Just as an example, in one song Wilkes played a series of trumpet notes that would have seemed right at home in Miles Davis' Kind of Blue, while Dawkins blew some saxophone counterpoint that was derived from John Coltrane's A Love Supreme.
And just in case you missed the point about influence, the band followed with a song called "Ornette," a tribute to El'Zabar's hero, saxophonist Ornette Coleman. The tune included not only references to that great jazz master, but also some wonderful Love Supremesque chanting (of Coleman's name) near the end.
Clearly, you can get away with that kind of stuff (in art it's called
homage) when you're as original as Ethnic Heritage.
All the same, it's a credit to the group that this music always sounded original and organic, never derivative.
Formed in Chicago in 1976, Ethnic Heritage has featured various players over the years, but the group's center of gravity and spiritual inspiration has always been its founder, El'Zabar.
A veritable Energizer Bunny of jazz, El'Zabar played an amazing assortment of percussion instruments — always at full throttle — during the group's early set on Wednesday. He opened with a raucous drum-set solo, moved on to play a hand-held thumb piano and then sizzled on the African drums.

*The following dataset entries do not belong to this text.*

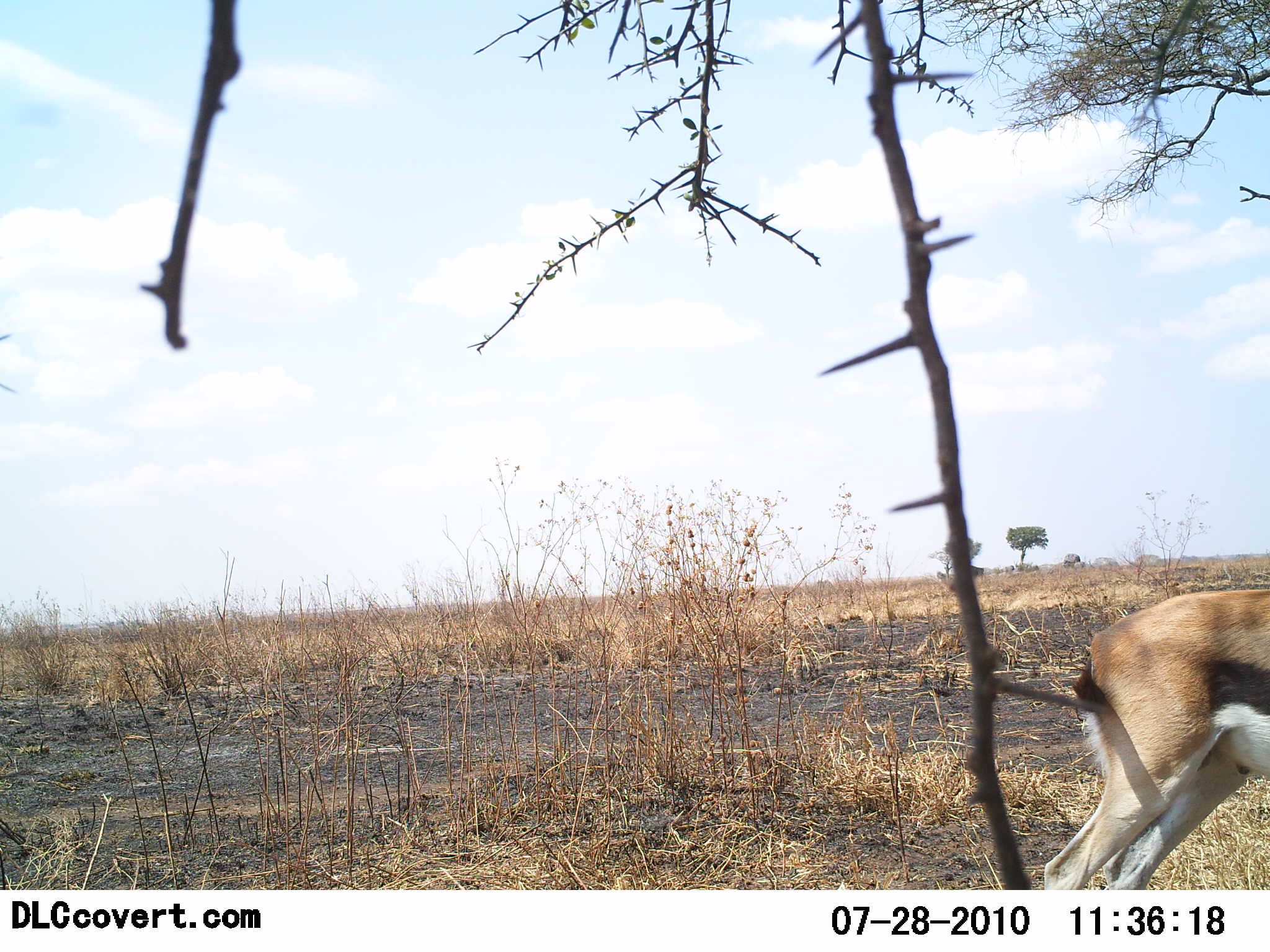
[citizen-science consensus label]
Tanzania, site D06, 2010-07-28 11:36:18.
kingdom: Animalia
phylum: Chordata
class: Mammalia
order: Artiodactyla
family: Bovidae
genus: Eudorcas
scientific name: Eudorcas thomsonii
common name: thomson's gazelle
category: gazellethomsons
Gazellethomsons (thomson's gazelle) (Eudorcas thomsonii), count 1. Behavior (volunteer vote fractions): standing 92%, resting 0%, moving 8%, interacting 0%. Young present (vote fraction): 0%. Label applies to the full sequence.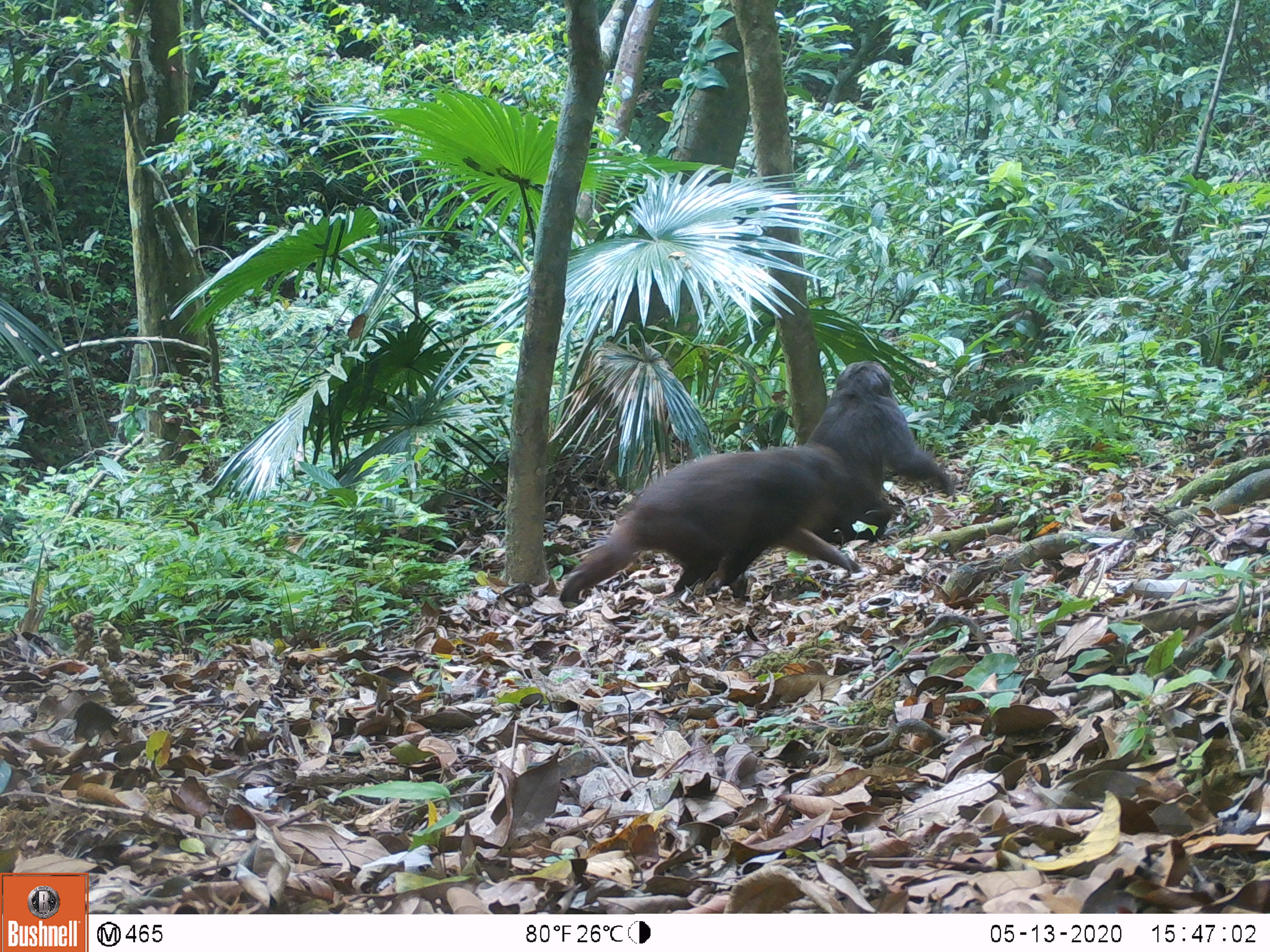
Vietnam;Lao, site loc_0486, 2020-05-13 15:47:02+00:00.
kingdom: Animalia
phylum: Chordata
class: Mammalia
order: Primates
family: Cercopithecidae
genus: Macaca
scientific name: Macaca arctoides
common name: stump-tailed macaque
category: stump tailed macaque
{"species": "stump tailed macaque (stump-tailed macaque) (Macaca arctoides)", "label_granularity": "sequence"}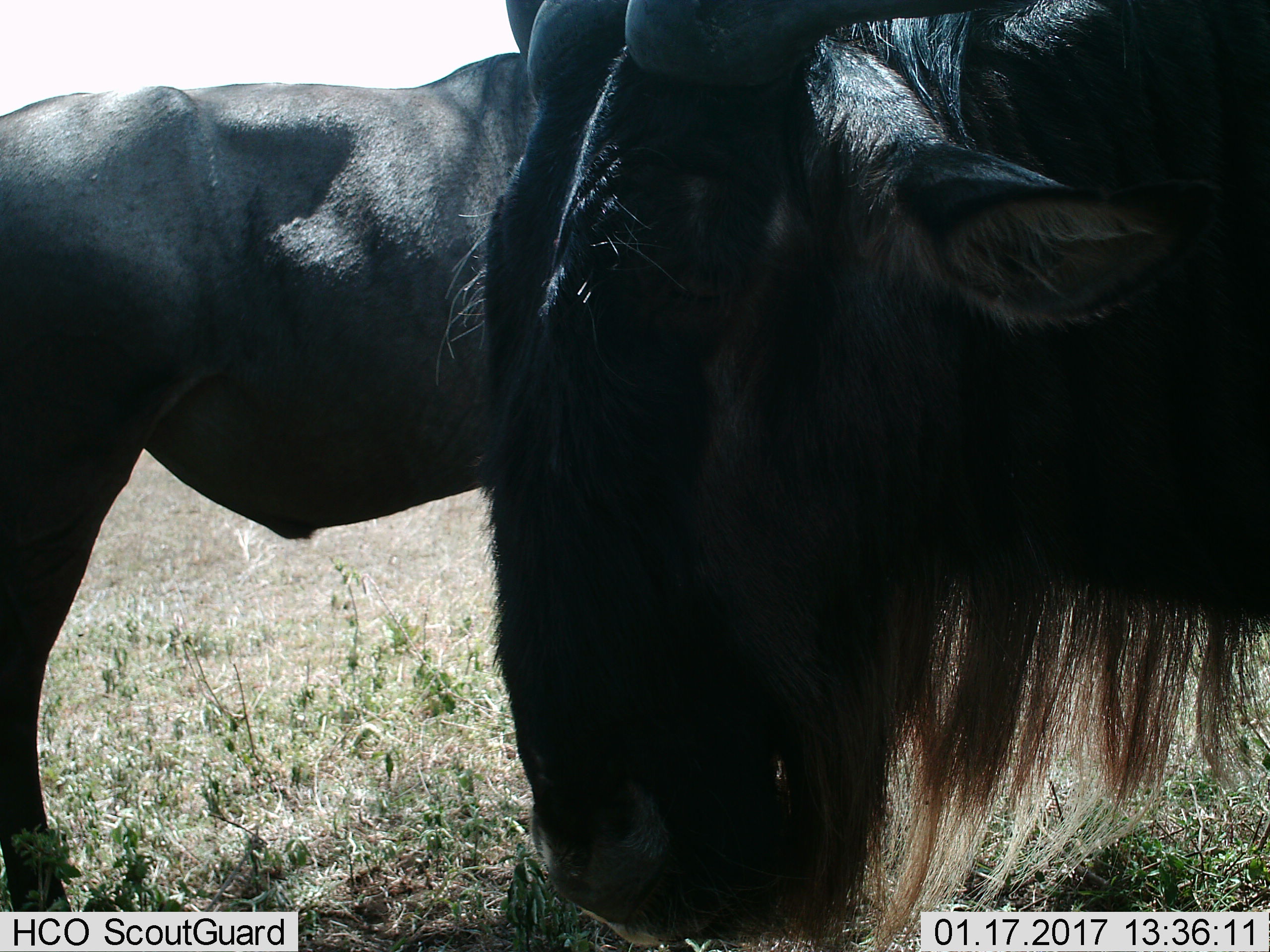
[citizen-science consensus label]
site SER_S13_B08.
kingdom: Animalia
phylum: Chordata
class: Mammalia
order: Artiodactyla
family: Bovidae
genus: Connochaetes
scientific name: Connochaetes taurinus taurinus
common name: blue wildebeest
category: wildebeestblue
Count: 2.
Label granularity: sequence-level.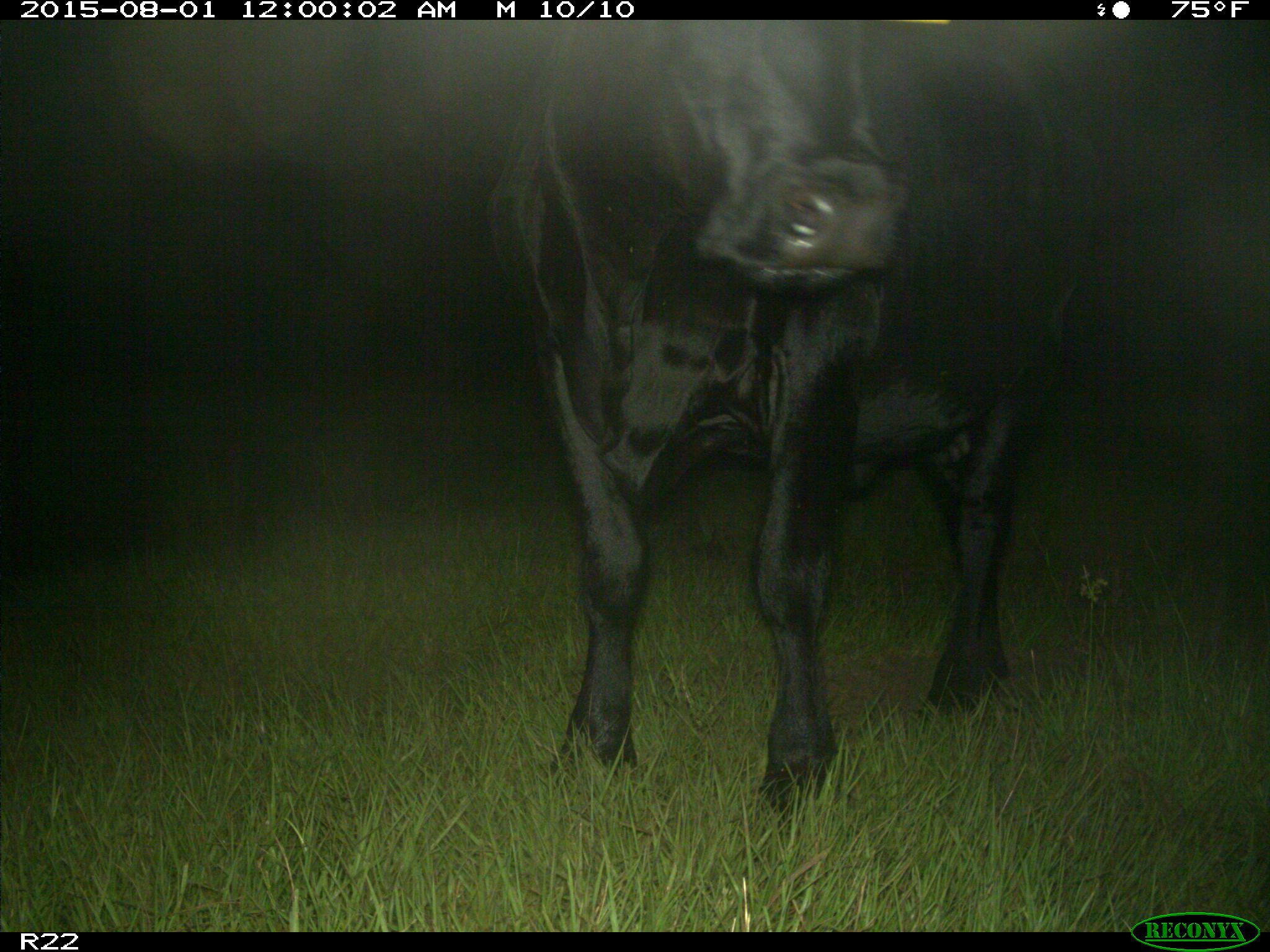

And El'Zabar never let you forget he was the leader. In most bands, drummers exist primarily to beat time. El'Zabar, however, was always at the center of attention and the creative process, singing, chanting, improvising — it was a marvel.
His band was equally impressive.
Dawkins, for example, not only played a mean sax but also enough rattles, whistles, whirling hoses and percussion instruments to fill a hardware store.
Wilkes, for his part, pulled off the most impressive musical trick of the evening, blowing a trumpet and a flugelhorn at the same time. Amazingly, the sound was actually quite beautiful.
So in all, it was a thrilling afternoon of music from a group that truly embodied the best of the Rochester fest's exotic eclecticism.